Davidson: There's obviously a lot to pick apart here, but going back to this most recent research, what are the implications of that? What are the major things that we'll take from that going forward?

de Zeeuw: I think, broadly, it just gives us a better idea of how economic opportunity for these middle-skill workers is distributed across regions, across the country, how their opportunities differ, and, broadly, the factors that influence that. I think this would be useful to policymakers in these regions, to see these results and to come up with strategies to address that—to increase access to these middle-skill jobs.

Davidson: It strikes me that this is getting at some questions about equality of opportunity, basically—and that's pretty critical these days.

Andreason: I think that one of the—to add on that, one of the real goals of this work is to better understand what's happening broadly in these professions, but also to understand what's happening in local labor markets. We want to be sure to raise the awareness around accessibility to these professions and potentially the professions that are going to provide opportunity—that they're providing the right type of training and credentialing that are going to get people access for jobs. It would be a shame for training organizations to focus on getting people an associate's of nursing, if all of the jobs in the community require a bachelor's degree. We want to help make sure that there are opportunities for organizations to align the training and credentialing that they do with what the labor market is demanding anyway.

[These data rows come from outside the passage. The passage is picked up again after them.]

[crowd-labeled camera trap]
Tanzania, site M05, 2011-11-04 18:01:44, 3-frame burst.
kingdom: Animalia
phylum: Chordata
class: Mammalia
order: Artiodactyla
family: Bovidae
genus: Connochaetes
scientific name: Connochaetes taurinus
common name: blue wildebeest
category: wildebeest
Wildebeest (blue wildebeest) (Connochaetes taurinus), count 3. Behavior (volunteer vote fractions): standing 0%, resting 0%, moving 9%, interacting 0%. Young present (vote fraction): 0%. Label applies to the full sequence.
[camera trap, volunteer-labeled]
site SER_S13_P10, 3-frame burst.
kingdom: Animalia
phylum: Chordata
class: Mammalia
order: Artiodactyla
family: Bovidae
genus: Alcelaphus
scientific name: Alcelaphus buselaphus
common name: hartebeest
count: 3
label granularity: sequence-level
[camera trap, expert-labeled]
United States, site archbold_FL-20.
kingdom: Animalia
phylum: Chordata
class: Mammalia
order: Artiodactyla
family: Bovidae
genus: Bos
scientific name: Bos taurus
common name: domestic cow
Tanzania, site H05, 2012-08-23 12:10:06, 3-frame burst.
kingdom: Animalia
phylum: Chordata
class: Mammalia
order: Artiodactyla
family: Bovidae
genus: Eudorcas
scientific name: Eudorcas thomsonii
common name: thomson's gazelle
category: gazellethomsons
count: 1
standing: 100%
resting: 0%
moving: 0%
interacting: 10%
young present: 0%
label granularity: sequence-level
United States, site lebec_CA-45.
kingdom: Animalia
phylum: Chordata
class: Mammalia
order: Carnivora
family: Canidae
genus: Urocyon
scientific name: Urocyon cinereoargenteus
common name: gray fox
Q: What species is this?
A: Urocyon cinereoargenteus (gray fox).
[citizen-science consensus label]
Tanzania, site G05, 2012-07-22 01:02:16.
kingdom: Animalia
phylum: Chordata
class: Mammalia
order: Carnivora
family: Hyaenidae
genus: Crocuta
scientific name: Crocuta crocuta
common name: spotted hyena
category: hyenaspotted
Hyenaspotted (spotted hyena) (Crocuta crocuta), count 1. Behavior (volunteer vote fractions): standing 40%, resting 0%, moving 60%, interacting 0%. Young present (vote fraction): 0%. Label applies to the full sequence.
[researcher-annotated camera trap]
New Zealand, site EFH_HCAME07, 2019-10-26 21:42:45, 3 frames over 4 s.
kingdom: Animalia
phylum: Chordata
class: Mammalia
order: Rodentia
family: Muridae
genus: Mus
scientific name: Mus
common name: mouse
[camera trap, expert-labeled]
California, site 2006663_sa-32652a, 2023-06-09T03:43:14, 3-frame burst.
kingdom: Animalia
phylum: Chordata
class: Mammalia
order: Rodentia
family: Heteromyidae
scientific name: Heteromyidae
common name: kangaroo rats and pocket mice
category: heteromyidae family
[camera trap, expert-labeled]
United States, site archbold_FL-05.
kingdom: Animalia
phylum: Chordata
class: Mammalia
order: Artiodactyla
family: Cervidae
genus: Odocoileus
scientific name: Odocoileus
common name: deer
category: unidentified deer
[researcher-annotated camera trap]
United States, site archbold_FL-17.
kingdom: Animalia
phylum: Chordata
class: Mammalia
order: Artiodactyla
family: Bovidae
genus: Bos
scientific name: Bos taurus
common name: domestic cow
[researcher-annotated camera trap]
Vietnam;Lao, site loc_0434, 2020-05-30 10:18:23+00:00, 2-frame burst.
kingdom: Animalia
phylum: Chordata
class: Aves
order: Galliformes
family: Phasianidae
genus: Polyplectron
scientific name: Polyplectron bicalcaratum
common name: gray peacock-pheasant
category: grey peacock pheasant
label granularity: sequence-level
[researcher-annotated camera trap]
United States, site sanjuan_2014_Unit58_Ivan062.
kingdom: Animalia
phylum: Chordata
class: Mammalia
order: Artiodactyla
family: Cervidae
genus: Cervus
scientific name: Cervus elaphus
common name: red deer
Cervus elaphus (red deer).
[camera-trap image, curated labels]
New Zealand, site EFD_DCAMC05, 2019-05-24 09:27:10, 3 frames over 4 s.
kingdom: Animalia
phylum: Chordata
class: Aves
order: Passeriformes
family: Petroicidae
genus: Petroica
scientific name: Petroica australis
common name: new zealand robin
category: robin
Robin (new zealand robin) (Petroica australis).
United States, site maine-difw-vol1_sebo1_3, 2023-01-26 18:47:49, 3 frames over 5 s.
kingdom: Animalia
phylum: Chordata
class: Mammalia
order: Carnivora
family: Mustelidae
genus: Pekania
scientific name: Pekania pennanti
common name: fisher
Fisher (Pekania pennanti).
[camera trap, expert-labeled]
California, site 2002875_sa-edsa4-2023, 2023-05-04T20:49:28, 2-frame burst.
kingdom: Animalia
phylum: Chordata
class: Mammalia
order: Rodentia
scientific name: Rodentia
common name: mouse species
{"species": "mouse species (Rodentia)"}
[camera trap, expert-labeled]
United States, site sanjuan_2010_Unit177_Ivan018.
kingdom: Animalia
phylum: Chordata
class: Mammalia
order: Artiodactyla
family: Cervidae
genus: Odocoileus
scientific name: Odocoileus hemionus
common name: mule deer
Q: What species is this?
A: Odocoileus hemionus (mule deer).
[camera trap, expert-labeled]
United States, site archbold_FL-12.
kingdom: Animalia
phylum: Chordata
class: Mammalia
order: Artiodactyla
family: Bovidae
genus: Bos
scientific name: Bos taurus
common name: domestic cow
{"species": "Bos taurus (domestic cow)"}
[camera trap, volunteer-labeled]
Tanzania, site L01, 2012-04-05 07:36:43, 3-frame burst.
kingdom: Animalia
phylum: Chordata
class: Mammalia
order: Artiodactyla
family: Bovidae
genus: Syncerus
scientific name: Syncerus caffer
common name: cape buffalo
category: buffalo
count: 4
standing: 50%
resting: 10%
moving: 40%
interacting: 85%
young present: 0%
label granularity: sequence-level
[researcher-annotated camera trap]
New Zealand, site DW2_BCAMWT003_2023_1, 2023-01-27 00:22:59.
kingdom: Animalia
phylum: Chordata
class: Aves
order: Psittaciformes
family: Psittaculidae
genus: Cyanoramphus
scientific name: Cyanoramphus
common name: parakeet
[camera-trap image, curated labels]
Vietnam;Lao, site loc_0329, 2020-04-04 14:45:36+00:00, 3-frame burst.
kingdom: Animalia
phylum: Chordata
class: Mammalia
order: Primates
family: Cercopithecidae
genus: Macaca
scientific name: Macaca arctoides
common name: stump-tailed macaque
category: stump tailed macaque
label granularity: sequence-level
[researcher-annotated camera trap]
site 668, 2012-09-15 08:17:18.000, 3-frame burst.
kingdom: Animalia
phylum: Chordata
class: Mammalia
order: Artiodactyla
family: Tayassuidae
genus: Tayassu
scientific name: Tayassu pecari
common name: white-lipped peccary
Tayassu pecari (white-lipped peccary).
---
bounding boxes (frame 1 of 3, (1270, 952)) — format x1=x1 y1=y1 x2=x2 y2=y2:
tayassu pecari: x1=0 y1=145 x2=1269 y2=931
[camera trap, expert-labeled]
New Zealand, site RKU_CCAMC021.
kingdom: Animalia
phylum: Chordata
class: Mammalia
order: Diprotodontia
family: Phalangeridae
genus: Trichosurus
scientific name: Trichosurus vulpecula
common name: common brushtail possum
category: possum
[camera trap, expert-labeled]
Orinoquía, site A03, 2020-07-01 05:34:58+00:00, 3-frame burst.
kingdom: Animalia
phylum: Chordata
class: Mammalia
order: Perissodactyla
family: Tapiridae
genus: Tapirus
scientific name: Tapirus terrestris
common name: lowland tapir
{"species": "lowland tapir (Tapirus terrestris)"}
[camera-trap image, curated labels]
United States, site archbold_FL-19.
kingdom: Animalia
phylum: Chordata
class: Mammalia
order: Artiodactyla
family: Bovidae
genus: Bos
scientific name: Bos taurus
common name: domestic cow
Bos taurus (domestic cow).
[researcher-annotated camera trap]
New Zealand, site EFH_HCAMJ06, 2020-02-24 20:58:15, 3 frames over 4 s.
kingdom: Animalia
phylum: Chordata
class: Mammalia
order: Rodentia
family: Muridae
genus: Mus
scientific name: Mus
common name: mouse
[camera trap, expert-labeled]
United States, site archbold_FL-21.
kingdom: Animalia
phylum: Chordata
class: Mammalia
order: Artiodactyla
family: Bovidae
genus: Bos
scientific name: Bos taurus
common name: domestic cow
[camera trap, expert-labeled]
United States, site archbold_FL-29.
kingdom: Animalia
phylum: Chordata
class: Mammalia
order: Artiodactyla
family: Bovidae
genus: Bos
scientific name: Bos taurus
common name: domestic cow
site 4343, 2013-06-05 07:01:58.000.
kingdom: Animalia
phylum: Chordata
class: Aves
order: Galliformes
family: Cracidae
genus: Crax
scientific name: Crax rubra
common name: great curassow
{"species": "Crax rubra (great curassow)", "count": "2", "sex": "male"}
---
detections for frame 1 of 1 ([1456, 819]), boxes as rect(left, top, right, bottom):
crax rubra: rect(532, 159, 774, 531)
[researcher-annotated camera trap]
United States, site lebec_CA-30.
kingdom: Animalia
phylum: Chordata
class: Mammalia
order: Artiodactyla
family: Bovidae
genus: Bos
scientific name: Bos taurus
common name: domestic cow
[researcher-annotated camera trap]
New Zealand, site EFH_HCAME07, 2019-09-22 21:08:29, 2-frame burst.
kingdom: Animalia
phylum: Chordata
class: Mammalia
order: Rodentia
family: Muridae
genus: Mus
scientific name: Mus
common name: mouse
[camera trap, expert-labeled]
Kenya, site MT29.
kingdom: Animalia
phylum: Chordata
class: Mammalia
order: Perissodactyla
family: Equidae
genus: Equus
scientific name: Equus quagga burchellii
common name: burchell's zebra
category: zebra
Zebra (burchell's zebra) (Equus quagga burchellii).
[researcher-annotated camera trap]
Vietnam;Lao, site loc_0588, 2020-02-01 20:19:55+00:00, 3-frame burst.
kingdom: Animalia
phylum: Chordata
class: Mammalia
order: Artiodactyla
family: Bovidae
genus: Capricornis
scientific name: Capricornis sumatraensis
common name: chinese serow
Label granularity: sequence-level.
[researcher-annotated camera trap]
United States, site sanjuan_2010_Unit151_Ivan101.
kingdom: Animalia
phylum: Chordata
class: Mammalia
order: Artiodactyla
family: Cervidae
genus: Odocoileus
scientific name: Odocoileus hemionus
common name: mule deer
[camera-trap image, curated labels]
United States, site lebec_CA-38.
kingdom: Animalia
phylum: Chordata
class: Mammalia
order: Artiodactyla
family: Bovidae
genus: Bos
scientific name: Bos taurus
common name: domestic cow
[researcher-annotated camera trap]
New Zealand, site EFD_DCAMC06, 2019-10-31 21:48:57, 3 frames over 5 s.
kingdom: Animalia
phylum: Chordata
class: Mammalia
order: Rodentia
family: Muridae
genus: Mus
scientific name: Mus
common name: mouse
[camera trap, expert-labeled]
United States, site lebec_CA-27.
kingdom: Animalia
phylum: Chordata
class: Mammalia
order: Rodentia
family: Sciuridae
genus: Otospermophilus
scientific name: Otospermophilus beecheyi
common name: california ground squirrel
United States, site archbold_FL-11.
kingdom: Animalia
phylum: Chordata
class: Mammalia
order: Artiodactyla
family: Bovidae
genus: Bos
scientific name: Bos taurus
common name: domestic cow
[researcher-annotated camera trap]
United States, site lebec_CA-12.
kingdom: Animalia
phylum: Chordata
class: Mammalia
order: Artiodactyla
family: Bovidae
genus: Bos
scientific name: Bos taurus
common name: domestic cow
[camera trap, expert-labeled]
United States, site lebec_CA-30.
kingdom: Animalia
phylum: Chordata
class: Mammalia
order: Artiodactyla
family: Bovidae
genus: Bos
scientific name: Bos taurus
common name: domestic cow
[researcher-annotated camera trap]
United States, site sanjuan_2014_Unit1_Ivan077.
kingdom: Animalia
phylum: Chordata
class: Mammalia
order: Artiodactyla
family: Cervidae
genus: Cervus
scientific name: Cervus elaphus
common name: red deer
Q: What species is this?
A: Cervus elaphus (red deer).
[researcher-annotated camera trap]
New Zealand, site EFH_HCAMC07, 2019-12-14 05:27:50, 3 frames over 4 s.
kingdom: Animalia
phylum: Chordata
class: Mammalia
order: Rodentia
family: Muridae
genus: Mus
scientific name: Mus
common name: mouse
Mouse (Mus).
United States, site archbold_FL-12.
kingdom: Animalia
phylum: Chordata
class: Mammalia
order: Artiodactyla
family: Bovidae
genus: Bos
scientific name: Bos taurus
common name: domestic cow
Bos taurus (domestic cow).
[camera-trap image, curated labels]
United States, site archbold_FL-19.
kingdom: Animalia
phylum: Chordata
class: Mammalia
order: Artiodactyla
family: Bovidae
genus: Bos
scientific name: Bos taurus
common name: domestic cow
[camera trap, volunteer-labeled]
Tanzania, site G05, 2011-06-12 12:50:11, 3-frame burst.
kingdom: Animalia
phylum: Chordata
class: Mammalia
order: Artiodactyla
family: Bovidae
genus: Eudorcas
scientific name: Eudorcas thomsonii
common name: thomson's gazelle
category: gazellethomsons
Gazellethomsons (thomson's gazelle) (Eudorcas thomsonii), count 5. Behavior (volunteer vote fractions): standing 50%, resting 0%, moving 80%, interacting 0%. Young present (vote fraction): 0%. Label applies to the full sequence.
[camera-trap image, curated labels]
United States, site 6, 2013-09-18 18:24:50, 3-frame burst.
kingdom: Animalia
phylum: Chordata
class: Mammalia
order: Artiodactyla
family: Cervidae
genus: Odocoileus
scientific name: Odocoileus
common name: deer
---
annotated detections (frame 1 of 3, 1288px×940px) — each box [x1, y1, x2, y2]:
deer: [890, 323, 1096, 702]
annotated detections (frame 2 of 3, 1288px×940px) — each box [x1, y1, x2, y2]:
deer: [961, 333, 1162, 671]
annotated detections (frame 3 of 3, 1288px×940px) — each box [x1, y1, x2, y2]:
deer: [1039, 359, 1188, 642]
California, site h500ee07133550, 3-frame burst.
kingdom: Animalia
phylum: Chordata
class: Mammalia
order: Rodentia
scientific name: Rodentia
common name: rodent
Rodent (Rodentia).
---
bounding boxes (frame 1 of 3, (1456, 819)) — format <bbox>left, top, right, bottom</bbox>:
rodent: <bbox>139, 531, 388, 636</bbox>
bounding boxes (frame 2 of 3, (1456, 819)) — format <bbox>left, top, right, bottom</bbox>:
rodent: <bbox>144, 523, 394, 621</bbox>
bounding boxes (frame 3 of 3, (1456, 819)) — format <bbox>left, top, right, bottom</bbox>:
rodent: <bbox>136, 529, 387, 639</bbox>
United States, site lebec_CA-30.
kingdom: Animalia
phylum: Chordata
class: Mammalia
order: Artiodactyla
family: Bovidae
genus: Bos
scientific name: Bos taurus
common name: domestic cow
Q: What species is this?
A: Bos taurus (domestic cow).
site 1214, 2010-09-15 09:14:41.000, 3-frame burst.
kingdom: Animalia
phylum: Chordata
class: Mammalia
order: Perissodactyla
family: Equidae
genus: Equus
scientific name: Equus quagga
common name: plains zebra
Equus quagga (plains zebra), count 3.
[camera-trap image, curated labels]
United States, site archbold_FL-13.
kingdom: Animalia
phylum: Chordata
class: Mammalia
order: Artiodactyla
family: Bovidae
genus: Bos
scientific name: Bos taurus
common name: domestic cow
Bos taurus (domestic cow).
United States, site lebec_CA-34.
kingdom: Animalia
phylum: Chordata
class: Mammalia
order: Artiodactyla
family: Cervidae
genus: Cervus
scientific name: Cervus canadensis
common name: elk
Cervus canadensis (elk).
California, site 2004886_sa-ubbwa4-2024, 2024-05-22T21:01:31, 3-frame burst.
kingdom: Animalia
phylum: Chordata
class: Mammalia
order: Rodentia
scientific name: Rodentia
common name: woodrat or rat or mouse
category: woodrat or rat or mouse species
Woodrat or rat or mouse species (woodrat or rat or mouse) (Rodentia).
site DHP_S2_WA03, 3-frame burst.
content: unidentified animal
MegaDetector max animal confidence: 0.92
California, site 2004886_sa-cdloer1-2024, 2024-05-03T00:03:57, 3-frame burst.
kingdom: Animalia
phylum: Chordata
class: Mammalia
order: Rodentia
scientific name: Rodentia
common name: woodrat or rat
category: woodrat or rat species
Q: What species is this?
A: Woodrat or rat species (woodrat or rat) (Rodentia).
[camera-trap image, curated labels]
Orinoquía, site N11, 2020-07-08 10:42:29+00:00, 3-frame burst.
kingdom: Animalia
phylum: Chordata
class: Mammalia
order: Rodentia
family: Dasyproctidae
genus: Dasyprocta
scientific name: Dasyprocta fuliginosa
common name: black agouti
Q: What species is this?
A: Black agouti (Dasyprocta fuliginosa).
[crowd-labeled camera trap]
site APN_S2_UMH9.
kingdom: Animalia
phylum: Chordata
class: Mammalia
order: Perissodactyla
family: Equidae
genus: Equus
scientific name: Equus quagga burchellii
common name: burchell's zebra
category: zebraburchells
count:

I think that this work helps to do that. It helps to show some of the changes that have happened in these occupations in specific and what some of the trends are at a more granular level than national trends in these occupations. There's some really interesting work on what's happening at a local level.

Davidson: Stu, Mels—thanks so much for your time today.

Andreason: Thank you.

de Zeeuw: Thank you.

Davidson: That was interesting. Thanks for listening; and tune in for more Economy Matters podcasts down the road. Thanks.